» SET TASKS
1. Answer these questions from the Barrymore profile:
(a) What do Barrymore's friends call her?
(b) What role did she play at age six?
(c) What is the name of her production company?
2. Reproduce word for word the part of the Barrymore profile between "At 30, Barrymore" and "famous Barrymore chin.", inclusive.

» TEXT PROVIDED
She gives a delighted laugh.
At 30, Barrymore is no longer the daffy-sweet girl we all think we know. As she enters a new decade, she clearly sees herself moving into a new stage of her life. And the most vivid symbol of this change is her slim new body: "Can you lose baby fat," she asks, "at 30?"
The first time we meet, we have a date to go hiking in Hollywood's Runyon Canyon, but when I pull up to our rendezvous, all I see is this svelte young beauty in a pair of flamboyant, aqua-hued sunglasses you might expect to find on Austin Powers's girlfriend. That can't be her, I think. After all, I've been watching Barrymore since she was six-year-old Gertie in E.T. (she's been making movies longer than Sean Penn!), and this woman has none of the ripe fleshiness that once led a leading New York film critic to cruelly rebuke her for being overweight. Then she turns and I see the silhouette of that famous Barrymore chin.
"D" (as she's known to her friends) gives me a hug and introduces her three dogs: hand-licking Vivian ("an Australian border-collie mutt") and the friendly brother-sister team of Labs, Flossie and Templeton. If you can measure a person's character by her dogs' behavior, Barrymore is surely a paragon of kindness.
"Drew lights up a room," George Clooney had told me recently. "When she's there, everything is just better." At the time, I thought this sheer blarney, but meeting her I instantly grasp what he meant. Even clad in jeans, blue Fila jacket, and a camo T-shirt, Barrymore exudes the same benevolent radiance she displays on-screen—her eyes invite you in. If interviewing Nicole Kidman is like playing three-dimensional chess with a grand master (she's so many moves ahead of you, it's scary), talking to Barrymore is like having dinner with your old high school girlfriend. Her manner is so warm, sensible, and good-humored that it takes a while to see the melancholy nipping around the edges, the lingering shadow of a childhood that, to this day, makes her eager to win the love of everyone she meets—"I'm the biggest fucking people-pleaser you'll ever meet in this world," she says, shaking her head.
Although Barrymore will strive to convince you that she's simple as a daisy, she is, in fact, a bouquet of contradictions. She swears like a drill sergeant, yet her highest words of praise have to do with "purity" and "joy." She adopts the carefree persona of a party girl but pushes herself like a hard-charging CEO. She serves as a sexual fantasy for millions of men, yet her most devout fans are preteen girls. Having spent her early 20s being known for her racy high jinks, she is now an icon of innocence—people lined up to see her in Never Been Kissed. And although she belongs to a group of actresses (Cameron Diaz, Reese Witherspoon, Kirsten Dunst) who are a throwback to the breezy stars of thirties-screwball Hollywood—you don't find them burning to play Oscar-winning victims—her production company, Flower Films, is at the forefront of women's power in the twenty-first-century film industry.

» ITEMS
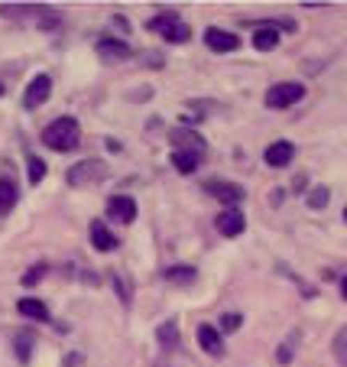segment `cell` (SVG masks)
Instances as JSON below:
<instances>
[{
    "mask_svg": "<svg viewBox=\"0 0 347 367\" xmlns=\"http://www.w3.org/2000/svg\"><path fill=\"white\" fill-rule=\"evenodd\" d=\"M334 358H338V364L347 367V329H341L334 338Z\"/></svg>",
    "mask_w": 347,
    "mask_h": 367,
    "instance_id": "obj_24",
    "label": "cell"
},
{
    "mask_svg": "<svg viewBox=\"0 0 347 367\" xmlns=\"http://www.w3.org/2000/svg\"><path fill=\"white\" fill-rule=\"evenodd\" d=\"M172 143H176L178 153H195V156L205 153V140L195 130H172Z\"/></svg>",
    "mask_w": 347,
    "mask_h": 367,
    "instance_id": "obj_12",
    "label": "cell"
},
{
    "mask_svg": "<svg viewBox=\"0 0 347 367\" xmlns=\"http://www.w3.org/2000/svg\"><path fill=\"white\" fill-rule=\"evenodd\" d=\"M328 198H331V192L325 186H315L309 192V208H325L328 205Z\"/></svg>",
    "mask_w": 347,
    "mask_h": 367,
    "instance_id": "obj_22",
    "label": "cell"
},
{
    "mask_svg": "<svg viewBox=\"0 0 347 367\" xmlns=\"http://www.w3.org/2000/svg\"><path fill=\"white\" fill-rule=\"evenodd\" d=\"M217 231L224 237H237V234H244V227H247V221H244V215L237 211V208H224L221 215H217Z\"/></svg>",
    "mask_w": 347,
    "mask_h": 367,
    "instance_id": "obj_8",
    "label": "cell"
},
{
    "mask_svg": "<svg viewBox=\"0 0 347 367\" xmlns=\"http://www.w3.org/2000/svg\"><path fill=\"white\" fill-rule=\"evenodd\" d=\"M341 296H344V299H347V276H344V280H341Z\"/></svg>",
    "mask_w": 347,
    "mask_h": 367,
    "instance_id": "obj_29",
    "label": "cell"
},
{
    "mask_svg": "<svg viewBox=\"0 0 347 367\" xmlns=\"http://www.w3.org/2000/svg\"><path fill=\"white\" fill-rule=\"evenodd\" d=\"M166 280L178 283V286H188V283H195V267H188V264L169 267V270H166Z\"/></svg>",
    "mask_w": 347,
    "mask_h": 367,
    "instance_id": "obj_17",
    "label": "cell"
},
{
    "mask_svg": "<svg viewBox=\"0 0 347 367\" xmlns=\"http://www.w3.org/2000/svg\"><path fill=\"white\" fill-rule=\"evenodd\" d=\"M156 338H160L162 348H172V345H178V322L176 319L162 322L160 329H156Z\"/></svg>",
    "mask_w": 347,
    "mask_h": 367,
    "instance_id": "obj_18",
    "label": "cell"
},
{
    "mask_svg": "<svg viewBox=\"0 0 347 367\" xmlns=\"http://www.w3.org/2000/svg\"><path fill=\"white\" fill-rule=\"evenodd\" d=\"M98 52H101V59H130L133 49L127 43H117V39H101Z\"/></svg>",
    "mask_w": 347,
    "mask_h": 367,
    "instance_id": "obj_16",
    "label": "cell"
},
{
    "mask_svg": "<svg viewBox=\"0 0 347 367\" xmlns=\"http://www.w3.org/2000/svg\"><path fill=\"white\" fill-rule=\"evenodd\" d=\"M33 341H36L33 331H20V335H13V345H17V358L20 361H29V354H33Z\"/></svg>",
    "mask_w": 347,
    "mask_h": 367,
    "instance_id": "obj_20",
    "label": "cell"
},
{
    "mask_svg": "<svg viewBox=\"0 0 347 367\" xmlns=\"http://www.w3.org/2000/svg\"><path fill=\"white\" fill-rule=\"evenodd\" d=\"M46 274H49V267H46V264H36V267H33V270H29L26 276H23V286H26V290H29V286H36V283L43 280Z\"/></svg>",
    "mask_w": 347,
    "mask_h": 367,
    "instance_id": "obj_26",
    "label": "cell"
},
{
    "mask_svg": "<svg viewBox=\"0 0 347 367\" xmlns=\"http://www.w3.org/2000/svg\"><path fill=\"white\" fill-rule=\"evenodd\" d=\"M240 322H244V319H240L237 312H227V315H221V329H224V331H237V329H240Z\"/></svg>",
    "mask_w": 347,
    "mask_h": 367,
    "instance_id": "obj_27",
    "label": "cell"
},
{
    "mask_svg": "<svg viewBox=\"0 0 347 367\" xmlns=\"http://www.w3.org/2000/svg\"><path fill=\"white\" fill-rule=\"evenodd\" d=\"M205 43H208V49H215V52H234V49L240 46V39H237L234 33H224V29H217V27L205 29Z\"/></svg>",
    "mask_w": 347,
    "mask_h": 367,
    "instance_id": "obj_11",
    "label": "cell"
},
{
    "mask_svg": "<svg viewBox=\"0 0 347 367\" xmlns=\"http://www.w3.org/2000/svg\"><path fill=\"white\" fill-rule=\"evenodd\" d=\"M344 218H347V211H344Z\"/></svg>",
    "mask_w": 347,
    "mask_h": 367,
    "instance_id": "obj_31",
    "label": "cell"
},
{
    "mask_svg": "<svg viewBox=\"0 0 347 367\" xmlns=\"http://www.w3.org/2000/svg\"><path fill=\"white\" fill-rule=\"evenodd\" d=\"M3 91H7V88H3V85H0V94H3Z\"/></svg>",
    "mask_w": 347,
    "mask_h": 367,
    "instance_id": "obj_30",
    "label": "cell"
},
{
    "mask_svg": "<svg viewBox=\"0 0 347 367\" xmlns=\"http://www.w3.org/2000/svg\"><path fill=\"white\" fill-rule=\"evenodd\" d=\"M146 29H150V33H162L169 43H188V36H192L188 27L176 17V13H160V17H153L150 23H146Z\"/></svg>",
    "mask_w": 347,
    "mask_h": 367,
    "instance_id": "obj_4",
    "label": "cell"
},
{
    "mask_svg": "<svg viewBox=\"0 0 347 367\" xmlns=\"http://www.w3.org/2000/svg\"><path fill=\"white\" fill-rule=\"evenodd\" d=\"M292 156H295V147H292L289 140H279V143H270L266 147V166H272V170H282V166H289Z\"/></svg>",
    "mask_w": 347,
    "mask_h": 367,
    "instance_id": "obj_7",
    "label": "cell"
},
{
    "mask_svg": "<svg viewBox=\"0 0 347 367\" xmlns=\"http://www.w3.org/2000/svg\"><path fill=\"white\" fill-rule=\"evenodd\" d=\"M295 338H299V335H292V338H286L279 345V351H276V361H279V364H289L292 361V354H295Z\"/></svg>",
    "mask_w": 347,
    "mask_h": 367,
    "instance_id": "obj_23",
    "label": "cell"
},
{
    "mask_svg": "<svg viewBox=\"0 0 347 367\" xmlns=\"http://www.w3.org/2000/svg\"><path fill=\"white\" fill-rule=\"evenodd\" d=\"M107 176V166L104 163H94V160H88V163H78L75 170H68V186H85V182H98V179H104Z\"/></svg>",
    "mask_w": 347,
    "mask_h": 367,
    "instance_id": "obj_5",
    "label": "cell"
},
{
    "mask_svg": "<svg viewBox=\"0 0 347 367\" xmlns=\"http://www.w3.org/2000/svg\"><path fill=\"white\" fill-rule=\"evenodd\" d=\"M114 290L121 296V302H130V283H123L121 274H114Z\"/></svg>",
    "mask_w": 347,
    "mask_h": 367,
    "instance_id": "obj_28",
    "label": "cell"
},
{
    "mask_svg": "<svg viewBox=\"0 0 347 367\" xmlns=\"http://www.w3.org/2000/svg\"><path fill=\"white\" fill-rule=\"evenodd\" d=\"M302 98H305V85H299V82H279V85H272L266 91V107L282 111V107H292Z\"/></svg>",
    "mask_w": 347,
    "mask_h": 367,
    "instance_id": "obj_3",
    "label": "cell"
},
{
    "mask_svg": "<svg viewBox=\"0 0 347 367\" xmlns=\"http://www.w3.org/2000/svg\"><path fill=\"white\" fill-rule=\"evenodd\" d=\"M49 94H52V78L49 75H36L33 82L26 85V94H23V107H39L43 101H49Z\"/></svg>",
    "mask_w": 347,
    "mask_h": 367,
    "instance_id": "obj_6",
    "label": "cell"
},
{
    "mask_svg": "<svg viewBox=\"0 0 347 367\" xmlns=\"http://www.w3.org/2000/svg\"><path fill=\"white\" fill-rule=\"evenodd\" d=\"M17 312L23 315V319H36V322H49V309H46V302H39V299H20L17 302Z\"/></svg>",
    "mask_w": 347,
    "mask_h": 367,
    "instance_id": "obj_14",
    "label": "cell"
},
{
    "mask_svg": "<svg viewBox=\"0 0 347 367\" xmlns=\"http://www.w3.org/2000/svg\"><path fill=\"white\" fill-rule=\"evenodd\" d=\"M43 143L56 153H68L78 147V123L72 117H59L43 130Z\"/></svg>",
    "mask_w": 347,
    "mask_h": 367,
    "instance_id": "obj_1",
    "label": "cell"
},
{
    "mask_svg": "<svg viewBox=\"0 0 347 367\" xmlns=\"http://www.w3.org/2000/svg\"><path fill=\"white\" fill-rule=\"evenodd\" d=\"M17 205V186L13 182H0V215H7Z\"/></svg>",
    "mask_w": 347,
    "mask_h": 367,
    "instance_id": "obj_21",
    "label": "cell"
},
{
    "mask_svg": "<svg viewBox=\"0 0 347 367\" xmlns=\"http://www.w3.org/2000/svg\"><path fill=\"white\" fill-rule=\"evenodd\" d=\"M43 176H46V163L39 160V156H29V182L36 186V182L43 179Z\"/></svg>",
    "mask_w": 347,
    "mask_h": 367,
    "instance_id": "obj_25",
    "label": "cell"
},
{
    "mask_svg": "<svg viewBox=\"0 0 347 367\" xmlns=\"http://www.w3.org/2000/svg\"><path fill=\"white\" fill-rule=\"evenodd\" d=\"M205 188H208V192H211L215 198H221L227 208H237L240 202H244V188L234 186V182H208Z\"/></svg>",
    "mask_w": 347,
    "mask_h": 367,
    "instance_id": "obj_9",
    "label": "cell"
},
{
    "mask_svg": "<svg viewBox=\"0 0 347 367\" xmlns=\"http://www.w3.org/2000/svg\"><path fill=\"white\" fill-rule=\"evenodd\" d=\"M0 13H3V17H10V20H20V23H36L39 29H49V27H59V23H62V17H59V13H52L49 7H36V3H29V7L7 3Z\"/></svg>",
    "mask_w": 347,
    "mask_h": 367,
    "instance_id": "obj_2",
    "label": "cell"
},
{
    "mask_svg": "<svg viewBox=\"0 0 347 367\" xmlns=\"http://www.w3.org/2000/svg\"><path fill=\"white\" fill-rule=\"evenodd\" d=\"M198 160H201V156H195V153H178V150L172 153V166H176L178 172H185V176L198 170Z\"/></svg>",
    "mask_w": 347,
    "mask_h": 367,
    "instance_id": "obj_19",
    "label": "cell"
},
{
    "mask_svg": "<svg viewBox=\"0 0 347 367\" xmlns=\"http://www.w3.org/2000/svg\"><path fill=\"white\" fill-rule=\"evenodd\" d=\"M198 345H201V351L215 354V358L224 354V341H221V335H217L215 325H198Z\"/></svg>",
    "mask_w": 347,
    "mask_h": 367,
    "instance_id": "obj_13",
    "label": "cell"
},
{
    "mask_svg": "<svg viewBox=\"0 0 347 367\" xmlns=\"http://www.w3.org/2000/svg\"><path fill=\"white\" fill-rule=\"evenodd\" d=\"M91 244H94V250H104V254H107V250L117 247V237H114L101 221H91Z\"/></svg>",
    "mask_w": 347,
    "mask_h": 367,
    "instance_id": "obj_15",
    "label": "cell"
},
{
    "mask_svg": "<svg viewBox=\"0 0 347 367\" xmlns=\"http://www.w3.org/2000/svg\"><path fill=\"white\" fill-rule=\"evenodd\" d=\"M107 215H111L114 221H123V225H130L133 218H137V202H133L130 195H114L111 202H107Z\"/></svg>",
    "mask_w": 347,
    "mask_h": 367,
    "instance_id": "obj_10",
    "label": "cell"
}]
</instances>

» ANSWERS TO EACH TASK
1.
(a) "D"
(b) Gertie in E.T.
(c) Flower Films

2.
At 30, Barrymore is no longer the daffy-sweet girl we all think we know. As she enters a new decade, she clearly sees herself moving into a new stage of her life. And the most vivid symbol of this change is her slim new body: "Can you lose baby fat," she asks, "at 30?"
The first time we meet, we have a date to go hiking in Hollywood's Runyon Canyon, but when I pull up to our rendezvous, all I see is this svelte young beauty in a pair of flamboyant, aqua-hued sunglasses you might expect to find on Austin Powers's girlfriend. That can't be her, I think. After all, I've been watching Barrymore since she was six-year-old Gertie in E.T. (she's been making movies longer than Sean Penn!), and this woman has none of the ripe fleshiness that once led a leading New York film critic to cruelly rebuke her for being overweight. Then she turns and I see the silhouette of that famous Barrymore chin.